▸ **Exercise tasks**
- 1) In the project overview, what are the project's two goals?
- 2) Write out the project overview word for word, from "Our goals with" to "the ongoing dialog.".
::: Extract provided :::
What Is This Project About?


This is a project about data - the bits and pieces of information about people and things that have been collecting for thousands of years on paper, papyrus, clay tablets, and now digitally. Data about crop yields, weather patterns, money flows, and industrial output. Records of who owns what, who is related to whom, and how many people live in your town.

Data collection is an old idea; what’s new is the internet. The internet runs on data. There are now hundreds of thousands, perhaps millions, of public and private databases holding everything from climate history to census data, financial and public health records, or academic research. Combining this wealth of information in new ways creates new insights and provides a means to manage highly complex systems. Data is solving previously intractable problems. 

But while most of this data is unrelated to any particular individual, there is growing concern that data is being used, without user participation, to make decisions that impact people’s lives. Algorithms are in the press - those mathematical models that seek to automate how human beings make decisions with data. Artificial Intelligence, or AI, has burst on the scene as a tool to solve problems by spotting patterns too subtle for humans to identify.

Above all, there is a growing concern that unknown data brokers are using the data that we generate for obscure and potentially nefarious purposes - ones we wouldn’t approve of if we only knew the details.

Alongside these concerns, it is also undeniable that we are living in a golden age, largely because of what data can enable. We are curing disease, understanding the universe, reducing poverty, and putting order back into a chaotic world. Every day we are gaining new insights that enable us to improve lives and reduce the costs that come with modern society.

Our goals with this project are two-fold: to educate those outside the data economy about its inner workings, and to extract the collective wisdom of developers and data scientists on how to be good stewards of the data we’re entrusted with. Along the way we hope to bring greater nuance to the data conversation so that all sides can contribute to the ongoing dialog.
::: Data supplied :::
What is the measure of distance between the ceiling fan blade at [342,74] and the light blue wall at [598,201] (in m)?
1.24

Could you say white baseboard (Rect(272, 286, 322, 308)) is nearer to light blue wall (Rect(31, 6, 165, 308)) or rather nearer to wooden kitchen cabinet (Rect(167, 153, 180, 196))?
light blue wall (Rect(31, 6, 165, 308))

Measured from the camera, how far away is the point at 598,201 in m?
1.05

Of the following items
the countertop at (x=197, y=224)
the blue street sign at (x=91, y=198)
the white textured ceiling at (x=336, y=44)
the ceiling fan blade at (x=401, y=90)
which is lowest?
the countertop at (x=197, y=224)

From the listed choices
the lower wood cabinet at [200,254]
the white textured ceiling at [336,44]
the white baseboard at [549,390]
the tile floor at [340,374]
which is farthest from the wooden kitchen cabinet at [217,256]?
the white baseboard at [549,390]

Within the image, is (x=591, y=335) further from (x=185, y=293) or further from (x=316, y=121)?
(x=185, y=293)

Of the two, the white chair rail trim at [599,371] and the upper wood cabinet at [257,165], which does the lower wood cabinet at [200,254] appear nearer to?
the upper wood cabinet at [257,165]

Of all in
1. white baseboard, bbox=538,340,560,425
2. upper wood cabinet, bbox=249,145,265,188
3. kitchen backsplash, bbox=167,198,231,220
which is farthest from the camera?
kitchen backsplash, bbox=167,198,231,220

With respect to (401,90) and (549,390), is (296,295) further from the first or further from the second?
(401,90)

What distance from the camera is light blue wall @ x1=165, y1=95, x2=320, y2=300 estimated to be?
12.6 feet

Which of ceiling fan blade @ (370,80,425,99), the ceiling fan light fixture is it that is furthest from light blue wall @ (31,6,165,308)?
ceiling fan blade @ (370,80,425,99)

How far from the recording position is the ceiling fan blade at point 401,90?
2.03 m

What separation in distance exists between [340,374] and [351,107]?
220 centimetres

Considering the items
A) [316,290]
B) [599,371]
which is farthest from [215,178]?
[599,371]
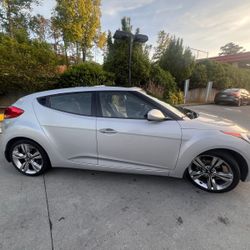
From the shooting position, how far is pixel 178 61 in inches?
483

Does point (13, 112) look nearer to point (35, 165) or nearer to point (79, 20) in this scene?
point (35, 165)

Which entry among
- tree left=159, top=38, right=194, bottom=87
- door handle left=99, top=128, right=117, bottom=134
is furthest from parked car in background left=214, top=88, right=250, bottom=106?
door handle left=99, top=128, right=117, bottom=134

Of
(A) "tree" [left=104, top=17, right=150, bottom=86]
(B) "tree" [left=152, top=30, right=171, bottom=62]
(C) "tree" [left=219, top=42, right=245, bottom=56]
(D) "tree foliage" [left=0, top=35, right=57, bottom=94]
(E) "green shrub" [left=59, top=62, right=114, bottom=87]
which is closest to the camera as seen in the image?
(D) "tree foliage" [left=0, top=35, right=57, bottom=94]

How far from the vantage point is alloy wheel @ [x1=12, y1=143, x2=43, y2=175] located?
2.70 meters

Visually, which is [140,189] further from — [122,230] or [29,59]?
[29,59]

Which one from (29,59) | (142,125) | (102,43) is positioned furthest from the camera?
(102,43)

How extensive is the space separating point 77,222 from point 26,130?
5.02 ft

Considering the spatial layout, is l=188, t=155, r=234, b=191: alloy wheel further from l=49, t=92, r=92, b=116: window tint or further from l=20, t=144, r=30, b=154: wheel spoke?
l=20, t=144, r=30, b=154: wheel spoke

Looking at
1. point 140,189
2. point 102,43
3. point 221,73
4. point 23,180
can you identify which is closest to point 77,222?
point 140,189

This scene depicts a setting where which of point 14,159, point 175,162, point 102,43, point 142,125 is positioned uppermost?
point 102,43

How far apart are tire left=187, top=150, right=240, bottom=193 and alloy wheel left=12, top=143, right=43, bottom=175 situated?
2322mm

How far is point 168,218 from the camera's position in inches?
77.3

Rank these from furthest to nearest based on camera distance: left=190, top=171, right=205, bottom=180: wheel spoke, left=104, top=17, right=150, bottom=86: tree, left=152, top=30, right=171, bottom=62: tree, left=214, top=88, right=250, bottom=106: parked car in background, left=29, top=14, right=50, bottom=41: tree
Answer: left=29, top=14, right=50, bottom=41: tree
left=152, top=30, right=171, bottom=62: tree
left=214, top=88, right=250, bottom=106: parked car in background
left=104, top=17, right=150, bottom=86: tree
left=190, top=171, right=205, bottom=180: wheel spoke

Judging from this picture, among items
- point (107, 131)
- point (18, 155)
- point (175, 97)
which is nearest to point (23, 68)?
point (18, 155)
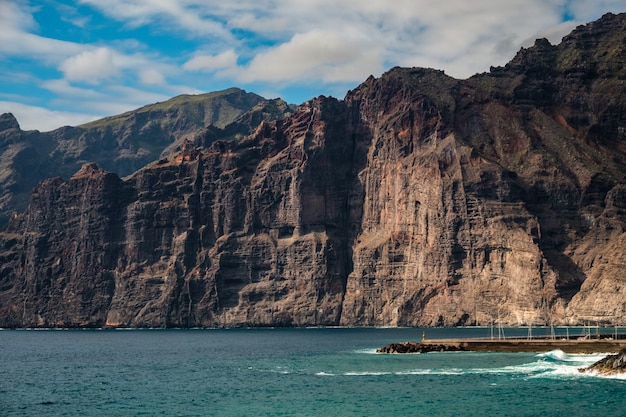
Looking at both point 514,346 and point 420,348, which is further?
point 420,348

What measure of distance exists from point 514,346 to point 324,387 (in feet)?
198

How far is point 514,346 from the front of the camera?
539ft

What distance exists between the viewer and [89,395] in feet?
383

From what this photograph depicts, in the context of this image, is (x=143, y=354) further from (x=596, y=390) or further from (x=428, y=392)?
(x=596, y=390)

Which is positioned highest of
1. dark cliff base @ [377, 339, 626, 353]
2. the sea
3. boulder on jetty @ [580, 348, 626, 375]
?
dark cliff base @ [377, 339, 626, 353]

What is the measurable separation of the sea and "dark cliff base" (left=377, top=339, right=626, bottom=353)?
9.83 ft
:::
▸ **Answers provided**
- 1) To educate those outside the data economy about how it works, and to gather the collective wisdom of developers and data scientists on how to be good stewards of the data they're entrusted with.

- 2)
Our goals with this project are two-fold: to educate those outside the data economy about its inner workings, and to extract the collective wisdom of developers and data scientists on how to be good stewards of the data we’re entrusted with. Along the way we hope to bring greater nuance to the data conversation so that all sides can contribute to the ongoing dialog.